* [Directive] Please write out exactly the lines that begin at the line containing "How far does point (273, 427)" and run to the end of the records.

* [Input rows]
==*==

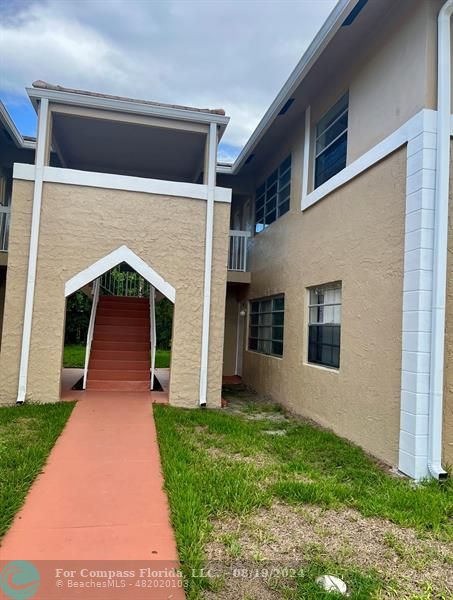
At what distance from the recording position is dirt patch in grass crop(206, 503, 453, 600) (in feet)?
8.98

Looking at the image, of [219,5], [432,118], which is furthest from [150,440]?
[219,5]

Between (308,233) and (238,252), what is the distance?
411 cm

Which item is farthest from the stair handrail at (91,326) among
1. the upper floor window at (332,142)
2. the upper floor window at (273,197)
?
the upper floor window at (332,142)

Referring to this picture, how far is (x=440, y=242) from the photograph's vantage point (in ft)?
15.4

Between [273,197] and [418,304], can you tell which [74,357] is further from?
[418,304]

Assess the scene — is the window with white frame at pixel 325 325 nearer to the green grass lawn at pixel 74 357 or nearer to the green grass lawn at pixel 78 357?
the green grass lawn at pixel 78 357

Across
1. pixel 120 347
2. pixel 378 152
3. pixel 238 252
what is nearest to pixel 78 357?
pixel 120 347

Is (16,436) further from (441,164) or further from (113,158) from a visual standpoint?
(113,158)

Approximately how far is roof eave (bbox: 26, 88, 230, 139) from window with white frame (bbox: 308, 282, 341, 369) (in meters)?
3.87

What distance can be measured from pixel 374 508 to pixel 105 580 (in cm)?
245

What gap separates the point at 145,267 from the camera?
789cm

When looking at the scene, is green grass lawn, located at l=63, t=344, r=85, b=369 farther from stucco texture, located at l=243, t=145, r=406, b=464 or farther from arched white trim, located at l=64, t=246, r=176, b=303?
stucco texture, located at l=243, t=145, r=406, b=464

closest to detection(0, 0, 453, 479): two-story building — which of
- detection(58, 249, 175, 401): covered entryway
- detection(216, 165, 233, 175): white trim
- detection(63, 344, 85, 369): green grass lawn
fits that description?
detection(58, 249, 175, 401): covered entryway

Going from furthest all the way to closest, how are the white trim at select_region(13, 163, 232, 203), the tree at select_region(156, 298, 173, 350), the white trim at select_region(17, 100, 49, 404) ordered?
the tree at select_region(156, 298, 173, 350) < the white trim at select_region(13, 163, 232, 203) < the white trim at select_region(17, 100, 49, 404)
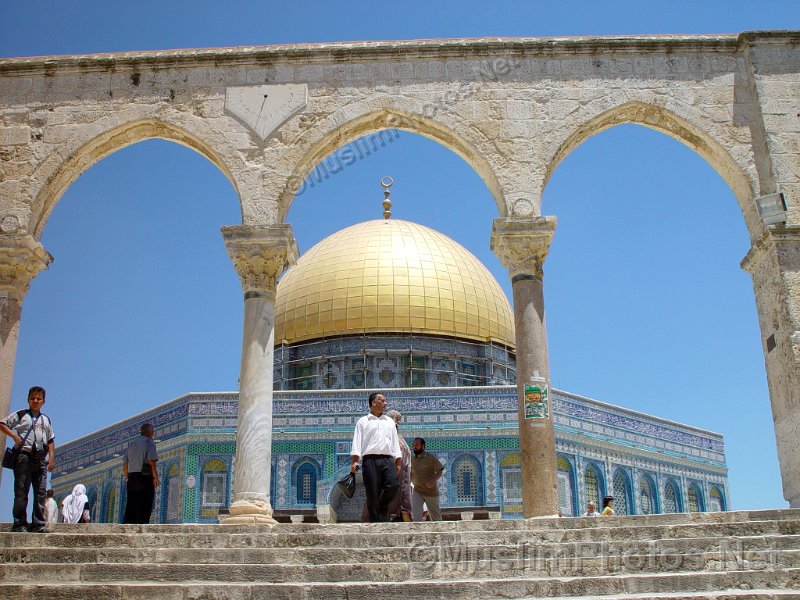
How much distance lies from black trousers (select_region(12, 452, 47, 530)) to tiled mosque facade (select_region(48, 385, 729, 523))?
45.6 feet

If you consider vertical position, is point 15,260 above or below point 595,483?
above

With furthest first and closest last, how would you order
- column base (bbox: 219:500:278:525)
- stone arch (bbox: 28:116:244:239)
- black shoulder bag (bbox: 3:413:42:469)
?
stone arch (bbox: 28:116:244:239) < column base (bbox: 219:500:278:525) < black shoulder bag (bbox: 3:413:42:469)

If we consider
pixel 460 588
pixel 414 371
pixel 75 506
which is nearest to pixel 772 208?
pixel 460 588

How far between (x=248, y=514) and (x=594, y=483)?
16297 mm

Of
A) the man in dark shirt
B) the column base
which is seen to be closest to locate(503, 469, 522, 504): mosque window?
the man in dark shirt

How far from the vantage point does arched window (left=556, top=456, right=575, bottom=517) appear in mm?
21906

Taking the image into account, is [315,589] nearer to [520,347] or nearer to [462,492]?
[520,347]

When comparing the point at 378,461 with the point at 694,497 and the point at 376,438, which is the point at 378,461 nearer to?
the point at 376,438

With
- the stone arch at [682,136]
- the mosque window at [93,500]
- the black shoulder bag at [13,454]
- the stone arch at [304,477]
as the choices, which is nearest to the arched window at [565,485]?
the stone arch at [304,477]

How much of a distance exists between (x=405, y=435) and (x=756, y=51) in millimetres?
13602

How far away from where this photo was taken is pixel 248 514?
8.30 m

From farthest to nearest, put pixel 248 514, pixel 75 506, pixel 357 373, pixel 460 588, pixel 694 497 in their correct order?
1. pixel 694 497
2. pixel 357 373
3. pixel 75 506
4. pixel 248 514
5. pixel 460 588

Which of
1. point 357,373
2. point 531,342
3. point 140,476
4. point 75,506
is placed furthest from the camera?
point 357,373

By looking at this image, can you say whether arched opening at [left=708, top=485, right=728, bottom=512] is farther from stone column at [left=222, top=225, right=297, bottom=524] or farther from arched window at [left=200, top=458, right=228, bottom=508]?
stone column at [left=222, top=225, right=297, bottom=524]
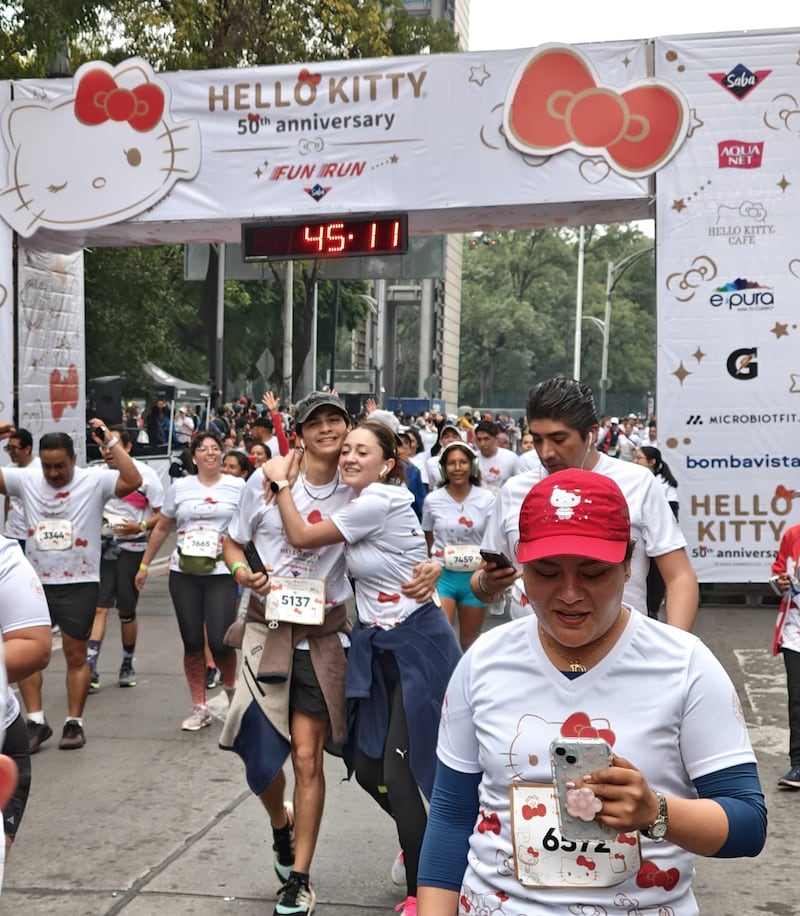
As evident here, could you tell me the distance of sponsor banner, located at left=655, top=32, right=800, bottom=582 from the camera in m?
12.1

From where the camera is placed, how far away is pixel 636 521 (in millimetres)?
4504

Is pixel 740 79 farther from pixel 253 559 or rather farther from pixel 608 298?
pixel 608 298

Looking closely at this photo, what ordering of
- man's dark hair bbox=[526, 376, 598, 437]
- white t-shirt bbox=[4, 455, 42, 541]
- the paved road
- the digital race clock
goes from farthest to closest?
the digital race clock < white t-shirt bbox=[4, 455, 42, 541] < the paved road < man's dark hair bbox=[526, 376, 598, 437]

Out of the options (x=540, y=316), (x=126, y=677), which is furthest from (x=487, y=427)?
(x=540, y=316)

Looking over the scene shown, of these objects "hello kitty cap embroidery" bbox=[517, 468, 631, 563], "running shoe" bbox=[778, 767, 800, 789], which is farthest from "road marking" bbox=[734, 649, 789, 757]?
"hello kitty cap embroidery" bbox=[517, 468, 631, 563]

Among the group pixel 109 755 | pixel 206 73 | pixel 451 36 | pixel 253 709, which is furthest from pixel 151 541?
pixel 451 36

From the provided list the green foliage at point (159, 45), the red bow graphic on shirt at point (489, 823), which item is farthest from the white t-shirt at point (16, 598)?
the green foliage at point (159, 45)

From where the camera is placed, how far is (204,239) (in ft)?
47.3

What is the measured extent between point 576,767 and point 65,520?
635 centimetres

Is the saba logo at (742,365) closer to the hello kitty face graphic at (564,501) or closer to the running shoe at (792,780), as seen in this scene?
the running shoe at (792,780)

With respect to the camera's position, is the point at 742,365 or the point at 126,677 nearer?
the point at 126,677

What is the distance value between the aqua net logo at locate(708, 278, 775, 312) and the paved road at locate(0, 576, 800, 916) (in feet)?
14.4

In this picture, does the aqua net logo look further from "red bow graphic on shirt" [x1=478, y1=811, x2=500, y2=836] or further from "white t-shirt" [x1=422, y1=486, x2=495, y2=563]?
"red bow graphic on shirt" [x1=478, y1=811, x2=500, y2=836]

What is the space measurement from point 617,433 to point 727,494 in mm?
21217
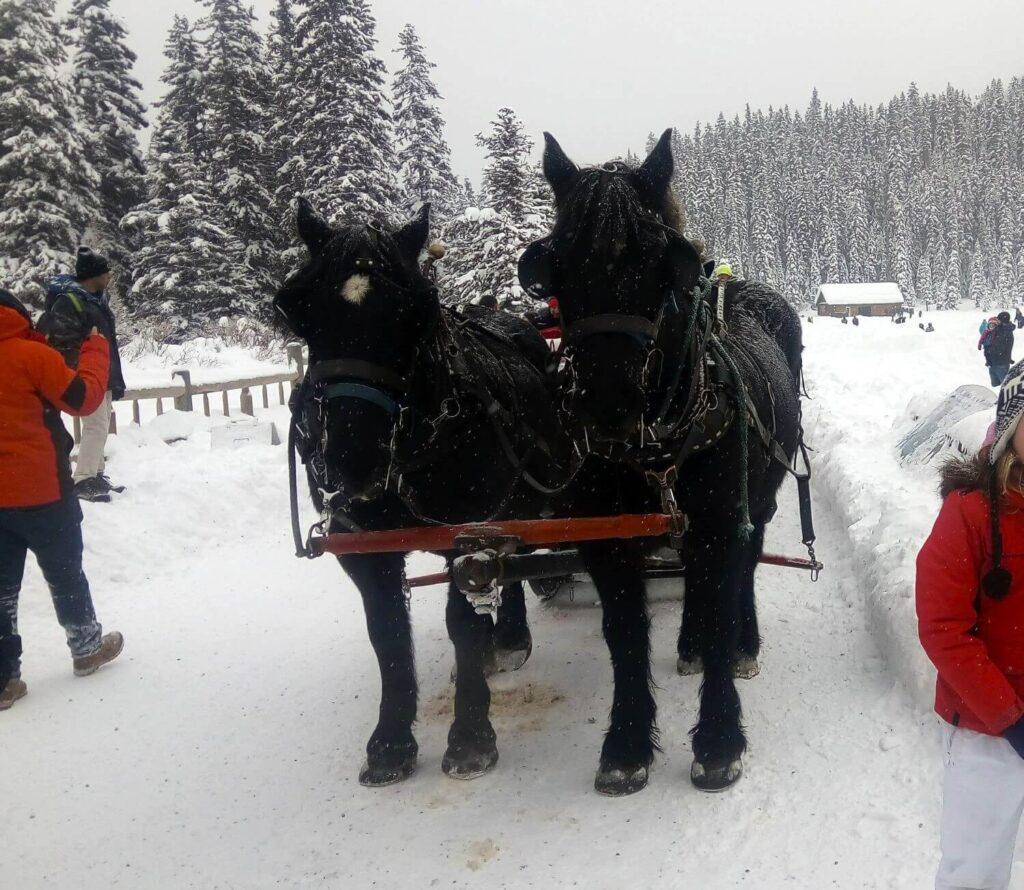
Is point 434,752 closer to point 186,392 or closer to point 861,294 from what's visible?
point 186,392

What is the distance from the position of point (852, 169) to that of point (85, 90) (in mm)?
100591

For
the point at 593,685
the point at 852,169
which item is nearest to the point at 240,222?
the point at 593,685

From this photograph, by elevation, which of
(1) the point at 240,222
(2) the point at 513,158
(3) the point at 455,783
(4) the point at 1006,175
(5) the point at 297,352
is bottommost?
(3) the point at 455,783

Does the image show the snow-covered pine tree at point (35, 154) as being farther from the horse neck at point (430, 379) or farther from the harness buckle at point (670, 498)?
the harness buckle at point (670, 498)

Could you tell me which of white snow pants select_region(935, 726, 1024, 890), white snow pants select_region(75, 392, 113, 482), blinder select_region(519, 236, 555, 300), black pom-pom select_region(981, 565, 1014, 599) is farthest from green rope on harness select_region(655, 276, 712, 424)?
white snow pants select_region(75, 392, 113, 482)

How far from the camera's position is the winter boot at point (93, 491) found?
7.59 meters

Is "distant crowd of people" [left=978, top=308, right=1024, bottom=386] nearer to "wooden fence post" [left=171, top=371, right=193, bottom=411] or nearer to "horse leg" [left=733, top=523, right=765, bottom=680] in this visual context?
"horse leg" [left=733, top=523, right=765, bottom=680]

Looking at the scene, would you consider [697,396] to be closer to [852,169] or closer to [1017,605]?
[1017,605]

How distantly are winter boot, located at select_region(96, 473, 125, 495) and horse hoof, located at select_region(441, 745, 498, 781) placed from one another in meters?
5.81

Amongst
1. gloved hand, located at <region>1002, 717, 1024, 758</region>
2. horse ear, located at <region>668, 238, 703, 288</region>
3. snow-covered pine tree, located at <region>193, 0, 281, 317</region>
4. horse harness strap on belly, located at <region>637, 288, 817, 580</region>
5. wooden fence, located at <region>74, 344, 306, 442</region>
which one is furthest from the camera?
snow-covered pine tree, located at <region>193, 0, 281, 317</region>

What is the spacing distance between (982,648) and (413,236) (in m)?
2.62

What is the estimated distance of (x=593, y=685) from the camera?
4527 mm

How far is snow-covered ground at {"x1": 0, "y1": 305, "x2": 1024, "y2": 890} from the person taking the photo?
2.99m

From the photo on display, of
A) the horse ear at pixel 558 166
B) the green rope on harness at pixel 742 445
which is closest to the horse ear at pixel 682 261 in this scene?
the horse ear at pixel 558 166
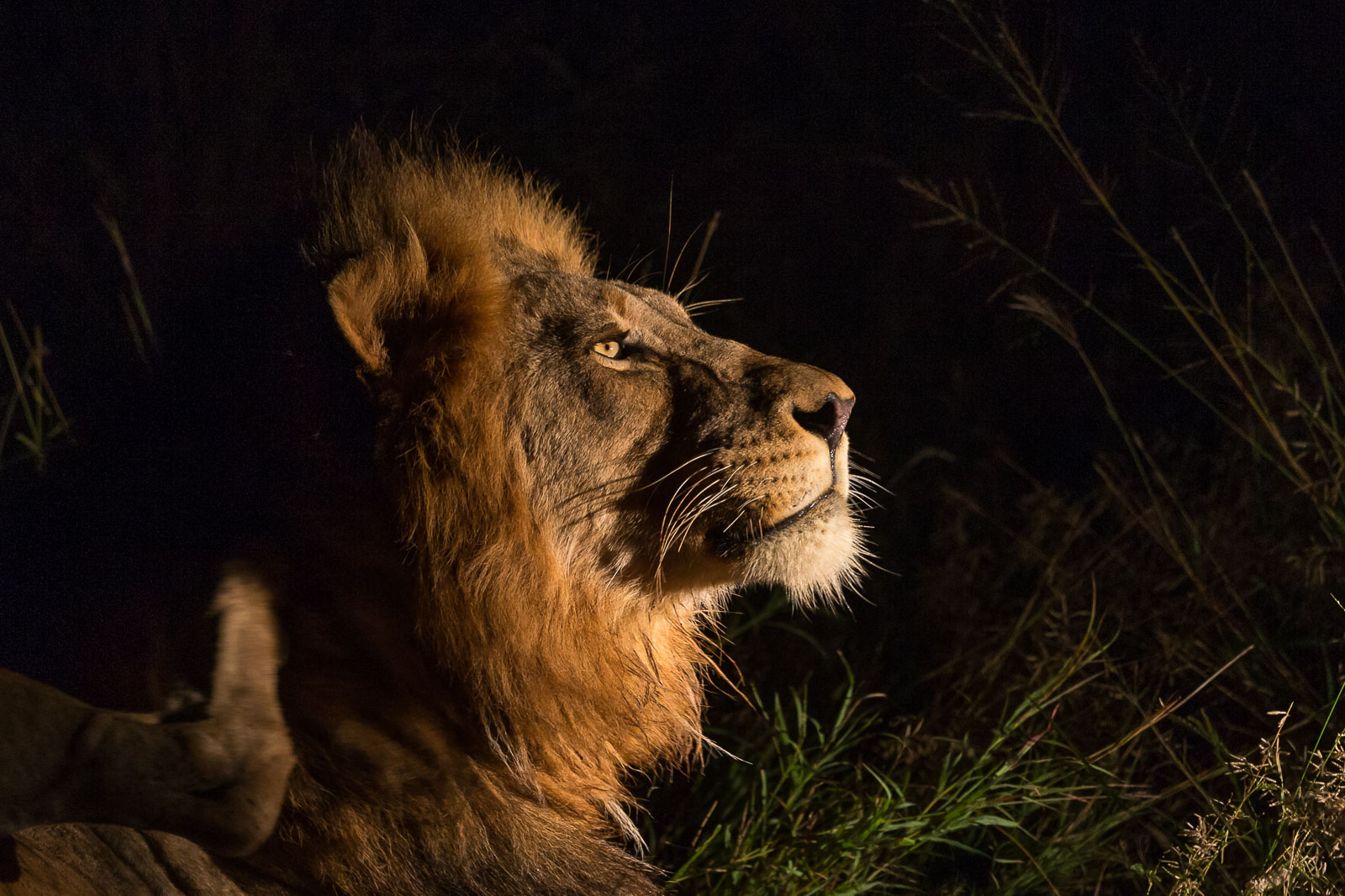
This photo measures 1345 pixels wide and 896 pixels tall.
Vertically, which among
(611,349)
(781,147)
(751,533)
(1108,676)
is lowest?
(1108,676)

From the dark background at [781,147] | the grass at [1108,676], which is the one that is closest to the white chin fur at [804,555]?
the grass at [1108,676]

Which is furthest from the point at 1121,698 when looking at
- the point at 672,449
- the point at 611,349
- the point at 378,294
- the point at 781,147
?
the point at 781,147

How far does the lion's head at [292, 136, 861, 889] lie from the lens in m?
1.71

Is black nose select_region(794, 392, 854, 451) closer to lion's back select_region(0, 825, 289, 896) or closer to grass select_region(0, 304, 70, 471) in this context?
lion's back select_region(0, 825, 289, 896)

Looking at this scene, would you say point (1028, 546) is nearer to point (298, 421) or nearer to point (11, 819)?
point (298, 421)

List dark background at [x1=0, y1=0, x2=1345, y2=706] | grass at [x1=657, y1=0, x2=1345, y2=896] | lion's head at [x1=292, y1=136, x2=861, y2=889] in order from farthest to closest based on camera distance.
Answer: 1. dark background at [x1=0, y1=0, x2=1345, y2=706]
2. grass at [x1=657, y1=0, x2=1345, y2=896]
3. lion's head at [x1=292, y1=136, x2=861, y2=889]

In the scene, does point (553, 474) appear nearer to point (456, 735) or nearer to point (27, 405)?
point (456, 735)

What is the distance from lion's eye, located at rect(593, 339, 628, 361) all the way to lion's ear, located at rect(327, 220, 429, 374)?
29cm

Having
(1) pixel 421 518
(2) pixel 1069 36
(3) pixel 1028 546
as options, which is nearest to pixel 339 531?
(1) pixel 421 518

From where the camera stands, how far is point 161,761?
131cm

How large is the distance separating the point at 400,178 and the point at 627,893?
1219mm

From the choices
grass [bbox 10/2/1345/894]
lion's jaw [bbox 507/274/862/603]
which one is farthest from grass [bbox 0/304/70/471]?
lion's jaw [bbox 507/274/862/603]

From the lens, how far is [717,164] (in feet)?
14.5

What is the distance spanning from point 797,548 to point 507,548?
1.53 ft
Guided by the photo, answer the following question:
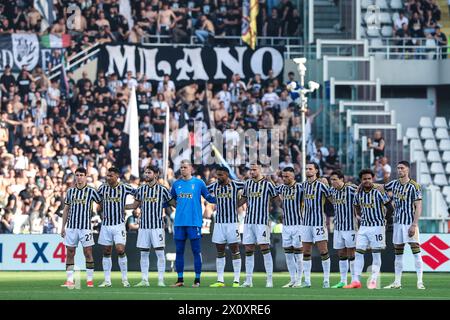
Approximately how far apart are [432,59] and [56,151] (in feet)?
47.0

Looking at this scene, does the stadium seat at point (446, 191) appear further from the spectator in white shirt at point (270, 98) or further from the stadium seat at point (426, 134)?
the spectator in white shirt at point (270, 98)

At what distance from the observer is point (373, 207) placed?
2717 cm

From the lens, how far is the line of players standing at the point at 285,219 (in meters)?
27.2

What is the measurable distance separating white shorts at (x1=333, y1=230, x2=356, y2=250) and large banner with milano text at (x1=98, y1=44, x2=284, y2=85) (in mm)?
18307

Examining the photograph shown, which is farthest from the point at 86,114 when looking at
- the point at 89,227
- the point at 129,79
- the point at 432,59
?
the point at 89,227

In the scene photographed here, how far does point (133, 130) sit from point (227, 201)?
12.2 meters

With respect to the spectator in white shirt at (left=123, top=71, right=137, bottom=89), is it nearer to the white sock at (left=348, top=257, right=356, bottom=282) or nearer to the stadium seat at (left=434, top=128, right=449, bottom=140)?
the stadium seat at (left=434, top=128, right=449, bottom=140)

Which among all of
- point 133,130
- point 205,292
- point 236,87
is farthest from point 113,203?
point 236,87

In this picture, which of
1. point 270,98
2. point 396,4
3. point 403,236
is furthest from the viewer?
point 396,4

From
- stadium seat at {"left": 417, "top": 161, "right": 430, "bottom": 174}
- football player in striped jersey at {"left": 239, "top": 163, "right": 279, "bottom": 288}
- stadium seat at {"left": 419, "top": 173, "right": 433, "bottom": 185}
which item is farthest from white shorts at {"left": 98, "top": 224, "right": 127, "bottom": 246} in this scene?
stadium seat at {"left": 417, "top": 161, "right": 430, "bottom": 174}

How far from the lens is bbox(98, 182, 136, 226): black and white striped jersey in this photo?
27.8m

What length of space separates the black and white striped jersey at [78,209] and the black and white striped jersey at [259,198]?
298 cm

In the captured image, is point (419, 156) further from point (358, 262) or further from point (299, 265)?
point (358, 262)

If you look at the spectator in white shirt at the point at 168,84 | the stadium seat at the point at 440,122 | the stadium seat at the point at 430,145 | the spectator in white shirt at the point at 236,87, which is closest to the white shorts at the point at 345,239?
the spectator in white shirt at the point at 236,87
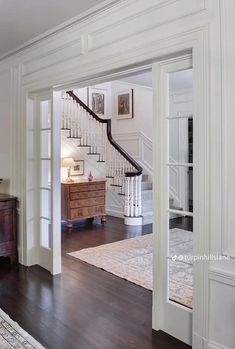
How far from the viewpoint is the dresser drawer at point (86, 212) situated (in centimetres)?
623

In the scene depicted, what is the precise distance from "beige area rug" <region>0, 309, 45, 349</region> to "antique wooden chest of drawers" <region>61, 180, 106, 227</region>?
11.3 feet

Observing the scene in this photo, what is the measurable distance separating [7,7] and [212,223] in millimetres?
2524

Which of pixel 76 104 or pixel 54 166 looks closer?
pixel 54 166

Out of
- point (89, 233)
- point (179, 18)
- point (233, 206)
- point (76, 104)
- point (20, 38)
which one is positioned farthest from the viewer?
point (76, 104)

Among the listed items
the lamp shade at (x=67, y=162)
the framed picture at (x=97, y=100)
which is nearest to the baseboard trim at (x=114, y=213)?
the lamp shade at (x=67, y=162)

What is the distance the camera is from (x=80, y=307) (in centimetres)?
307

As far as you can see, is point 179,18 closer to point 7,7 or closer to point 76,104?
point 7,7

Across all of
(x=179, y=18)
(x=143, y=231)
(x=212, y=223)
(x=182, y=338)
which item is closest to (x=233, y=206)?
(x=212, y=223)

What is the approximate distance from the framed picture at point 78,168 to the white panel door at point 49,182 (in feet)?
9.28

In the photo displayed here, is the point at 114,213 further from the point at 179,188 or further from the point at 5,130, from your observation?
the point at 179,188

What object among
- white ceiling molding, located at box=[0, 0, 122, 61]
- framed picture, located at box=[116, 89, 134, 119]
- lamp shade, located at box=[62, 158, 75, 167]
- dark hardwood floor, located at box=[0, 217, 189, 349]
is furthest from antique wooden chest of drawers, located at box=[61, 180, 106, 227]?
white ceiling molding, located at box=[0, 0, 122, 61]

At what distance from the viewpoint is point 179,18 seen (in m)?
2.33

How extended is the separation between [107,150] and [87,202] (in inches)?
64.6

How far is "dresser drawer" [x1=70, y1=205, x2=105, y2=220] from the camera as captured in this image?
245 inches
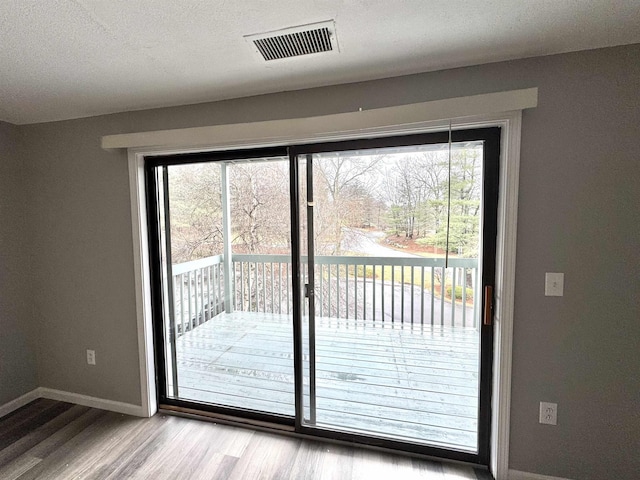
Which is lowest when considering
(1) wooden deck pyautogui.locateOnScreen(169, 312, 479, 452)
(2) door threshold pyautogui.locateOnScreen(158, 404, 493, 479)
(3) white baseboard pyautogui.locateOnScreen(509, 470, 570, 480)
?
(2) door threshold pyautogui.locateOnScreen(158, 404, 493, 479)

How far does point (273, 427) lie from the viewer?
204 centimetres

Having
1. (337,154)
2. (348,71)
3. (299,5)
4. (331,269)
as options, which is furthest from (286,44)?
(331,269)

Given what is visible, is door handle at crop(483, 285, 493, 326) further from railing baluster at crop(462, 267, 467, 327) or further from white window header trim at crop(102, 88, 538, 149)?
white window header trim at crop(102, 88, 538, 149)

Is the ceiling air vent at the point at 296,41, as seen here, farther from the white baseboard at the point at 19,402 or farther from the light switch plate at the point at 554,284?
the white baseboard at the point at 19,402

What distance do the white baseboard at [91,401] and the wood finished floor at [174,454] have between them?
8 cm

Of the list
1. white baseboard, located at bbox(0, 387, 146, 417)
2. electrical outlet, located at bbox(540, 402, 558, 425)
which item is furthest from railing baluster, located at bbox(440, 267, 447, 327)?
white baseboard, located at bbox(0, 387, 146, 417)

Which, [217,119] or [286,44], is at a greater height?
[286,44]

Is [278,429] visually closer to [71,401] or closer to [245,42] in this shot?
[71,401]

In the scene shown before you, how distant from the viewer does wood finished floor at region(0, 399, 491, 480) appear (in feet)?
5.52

==*==

* [Task output]
How far does point (273, 427) lie from the viewer?
204 centimetres

Having
1. (337,154)
2. (348,71)
3. (299,5)
4. (331,269)
as options, which is furthest from (286,44)?
(331,269)

Given what is visible, is door handle at crop(483, 285, 493, 326) further from railing baluster at crop(462, 267, 467, 327) or further from white window header trim at crop(102, 88, 538, 149)?
white window header trim at crop(102, 88, 538, 149)

Is the ceiling air vent at the point at 296,41, as seen here, farther from the white baseboard at the point at 19,402 or farther from the light switch plate at the point at 554,284?
the white baseboard at the point at 19,402

What distance do the white baseboard at [91,401] and the wood finished floor at [174,454] have between them?
8 cm

Of the list
1. white baseboard, located at bbox(0, 387, 146, 417)
2. electrical outlet, located at bbox(540, 402, 558, 425)
which item is furthest from railing baluster, located at bbox(440, 267, 447, 327)?
white baseboard, located at bbox(0, 387, 146, 417)

Which, [217,119] or [286,44], is at a greater height?
[286,44]

Is [278,429] visually closer to [71,401] or closer to [245,42] in this shot?
[71,401]

In the scene shown before you, how distant from the viewer does wood finished floor at region(0, 399, 491, 480) appear (in feet)?
5.52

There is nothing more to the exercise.